[Rhodes22-list] The Real Story of Thanksgiving - Economics 101

Brad Haslett flybrad at gmail.com
Thu Nov 22 13:42:18 EST 2007


Good read, Rummy.  Now here's the economic side of the story.  Brad

---------------------------

November 21, 2007 The Tragedy of the Commons *By* *John
Stossel*<http://www.realclearpolitics.com/articles/author/john_stossel/>

Every year around this time, schoolchildren are taught about that wonderful
day when Pilgrims and Native Americans shared the fruits of the harvest.
"Isn't sharing wonderful?" say the teachers.

They miss the point.

Because of sharing, the first Thanksgiving in 1623 almost didn't happen.

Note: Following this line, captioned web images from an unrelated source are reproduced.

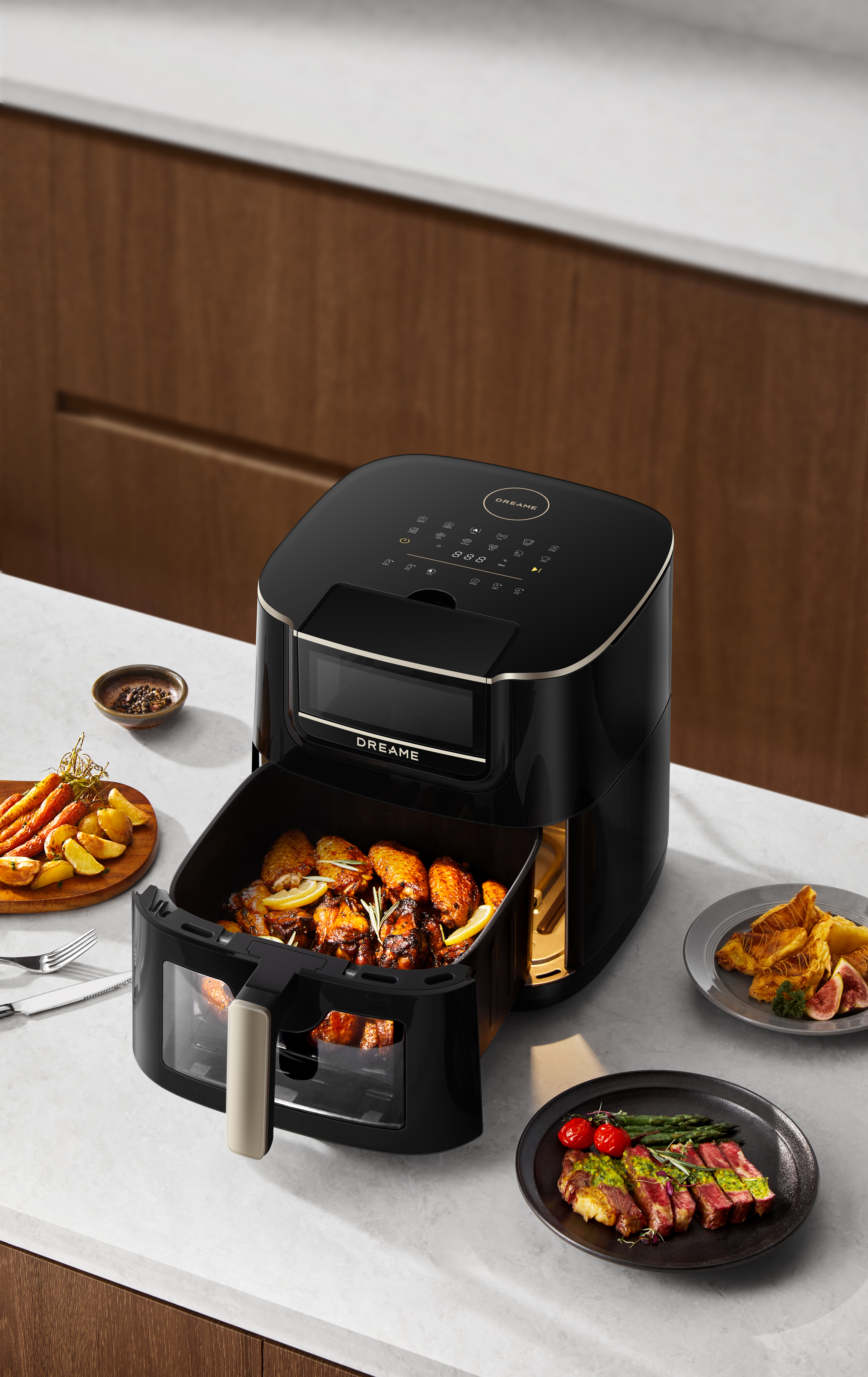 Czarna frytownica powietrzna z jedzeniem w środku, w tym kurczakiem i warzywami, na białym blacie z talerzami.
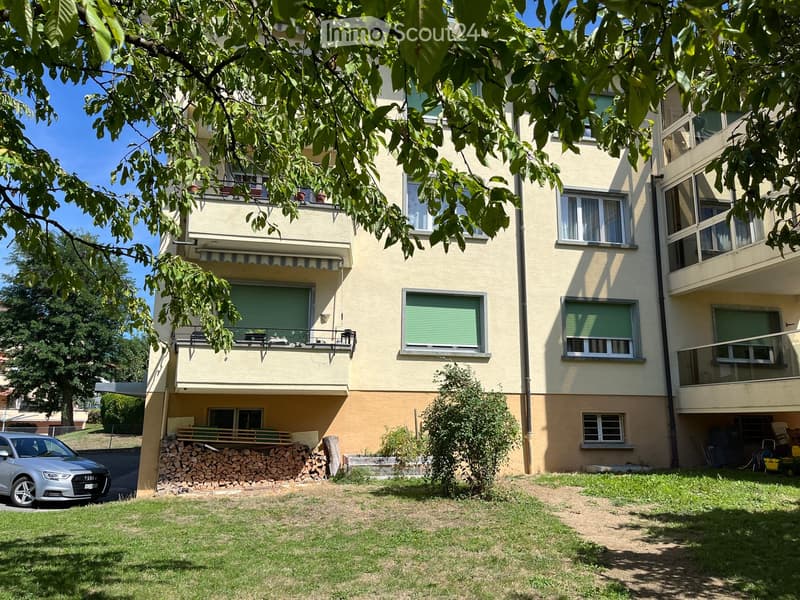 Four-story residential building with balconies, green shutters, and a small garden area with a stack of firewood and a parked car.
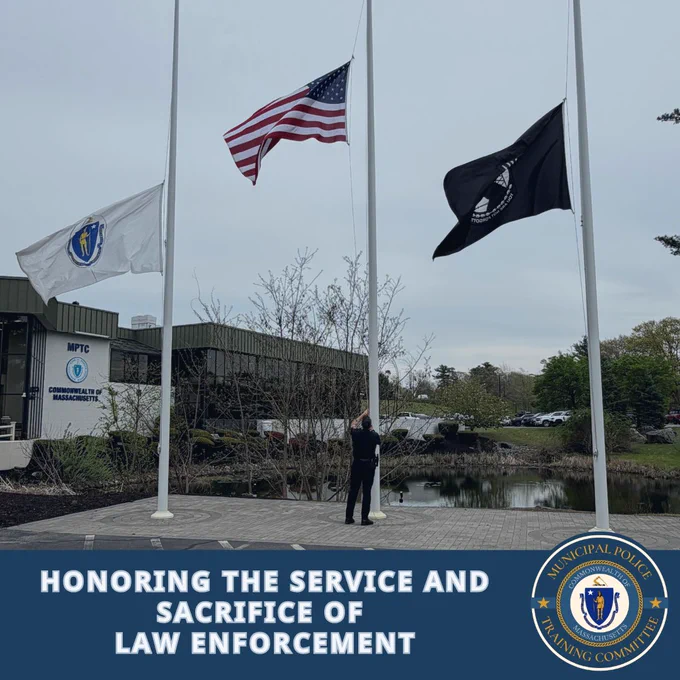 Three flags at half-mast outside the Massachusetts Police Training Committee building honoring law enforcement sacrifice.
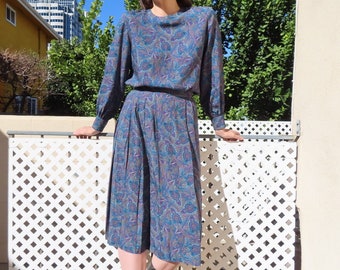 Completo Paisley anni '80, blu e viola, con polsini a maniche lunghe, gonna plissettata sotto il ginocchio e vita elasticizzata. Coordinate: taglia Large - busto 42" / vita 30"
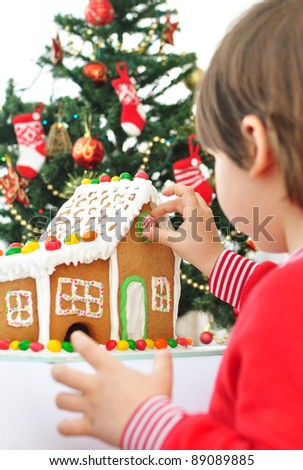 Little boy decorating the Gingerbread House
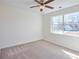 Bedroom with plush carpet, a ceiling fan, and a view from the window at 4785 Beaver Rd, Loganville, GA 30052
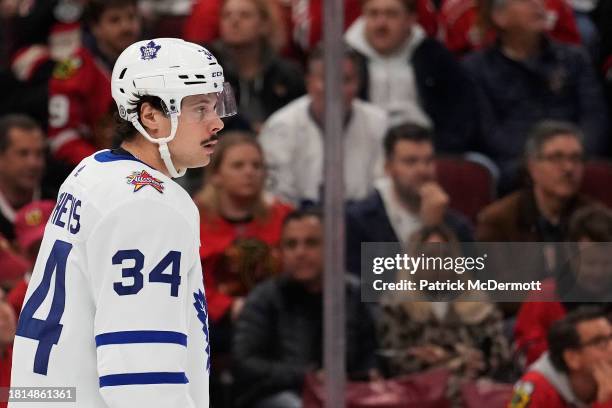 Auston Matthews of the Toronto Maple Leafs looks on against the Chicago Blackhawks during the first period at the United Center on November 24, 2023...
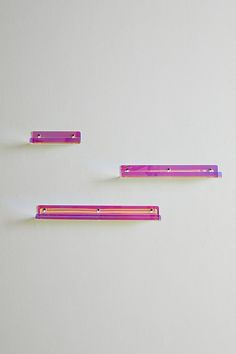 three pieces of pink and purple colored hair clips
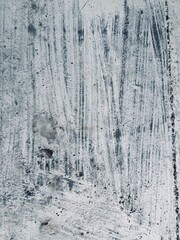 an irregular whitewashed gray wall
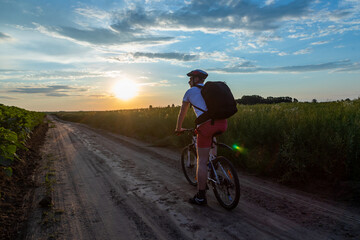 Fototapeta na wymiar cyclist riding a bike at sunset. concept of extreme cycling. man driving bicycle on the way to the field in the summer.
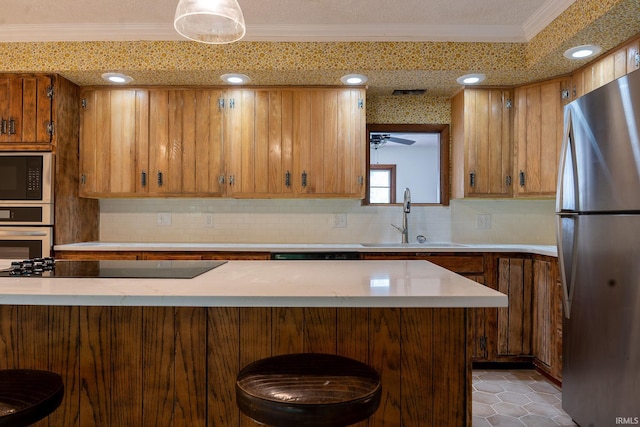 kitchen featuring black appliances, sink, decorative backsplash, and a breakfast bar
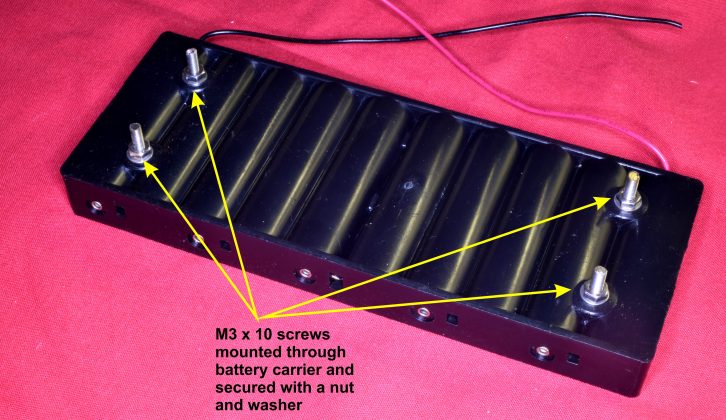 6. The four battery carrier mounting screws in position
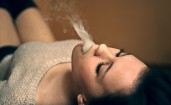 Девушка выпускает дым изо рта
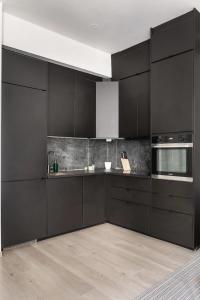 Dapur atau dapur kecil di Modern & Bright Apartment in Central Oslo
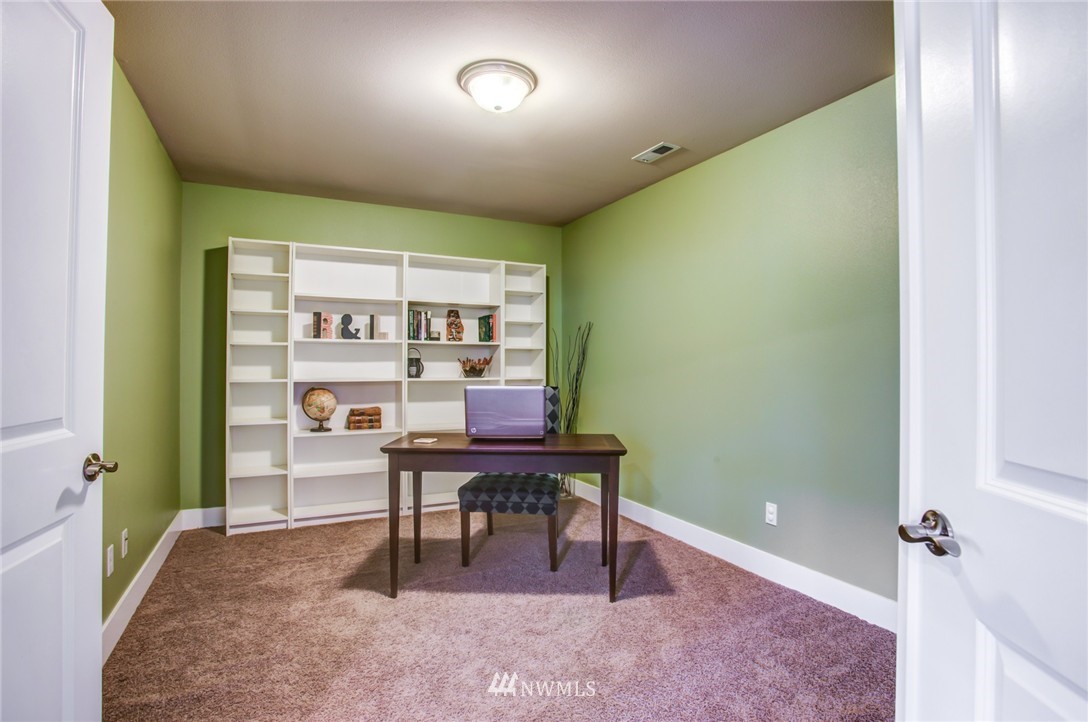 5117 Northeast 11th Street Renton, WA 98059 - Photo 9 of 19 a view of a workspace with furniture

The failure of Soviet communism is only the latest demonstration that
freedom and property rights, not sharing, are essential to prosperity. The
earliest European settlers in America had a dramatic demonstration of that
lesson, but few people today know it.

When the Pilgrims first settled the Plymouth Colony, they organized their
farm economy along communal lines. The goal was to share everything equally,
work and produce.

They nearly all starved.

Why? When people can get the same return with a small amount of effort as
with a large amount, most people will make little effort. Plymouth settlers
faked illness rather than working the common property. Some even
stole<http://tinyurl.com/yr9d8b>,
despite their Puritan convictions. Total production was too meager to
support the population, and famine resulted. Some ate rats, dogs, horses and
cats. This went on for two years.

"So as it well appeared that famine must still ensue the next year also, if
not some way prevented," wrote Gov. William Bradford in his diary. The
colonists, he said, "began to think how they might raise as much corn as
they could, and obtain a better crop than they had done, that they might not
still thus languish in misery. At length after much debate of things, [I]
(with the advice of the chiefest among them) gave way that they should set
corn every man for his own particular, and in that regard trust to
themselves. ... And so assigned to every family a parcel of land."

The people of Plymouth moved from socialism to private farming. The results
were dramatic.

"This had very good success," Bradford wrote, "for it made all hands very
industrious, so as much more corn was planted than otherwise would have
been. ... By this time harvest was come, and instead of famine, now God gave
them plenty, and the face of things was changed, to the rejoicing of the
hearts of many. ... "

Because of the change, the first Thanksgiving could be held in November
1623.

What Plymouth suffered under communalism was what economists today
call the tragedy
of the commons <http://tinyurl.com/4xobe>. But the problem has been known
since ancient Greece. As Aristotle noted, "That which is common to the
greatest number has the least care bestowed upon it."

When action is divorced from consequences, no one is happy with the ultimate
outcome. If individuals can take from a common pot regardless of how much
they put in it, each person has an incentive to be a free rider, to do as
little as possible and take as much as possible because what one fails to
take will be taken by someone else. Soon, the pot is empty and will not be
refilled -- a bad situation even for the earlier takers.

What private property does -- as the Pilgrims discovered -- is connect
effort to reward, creating an incentive for people to produce far more.
Then, if there's a free market, people will trade their surpluses to others
for the things they lack. Mutual exchange for mutual benefit makes the
community richer.

Secure property rights are the key. When producers know that their future
products are safe from confiscation, they will take risks and invest. But
when they fear they will be deprived of the fruits of their labor, they will
do as little as possible.

That's the lost lesson of Thanksgiving.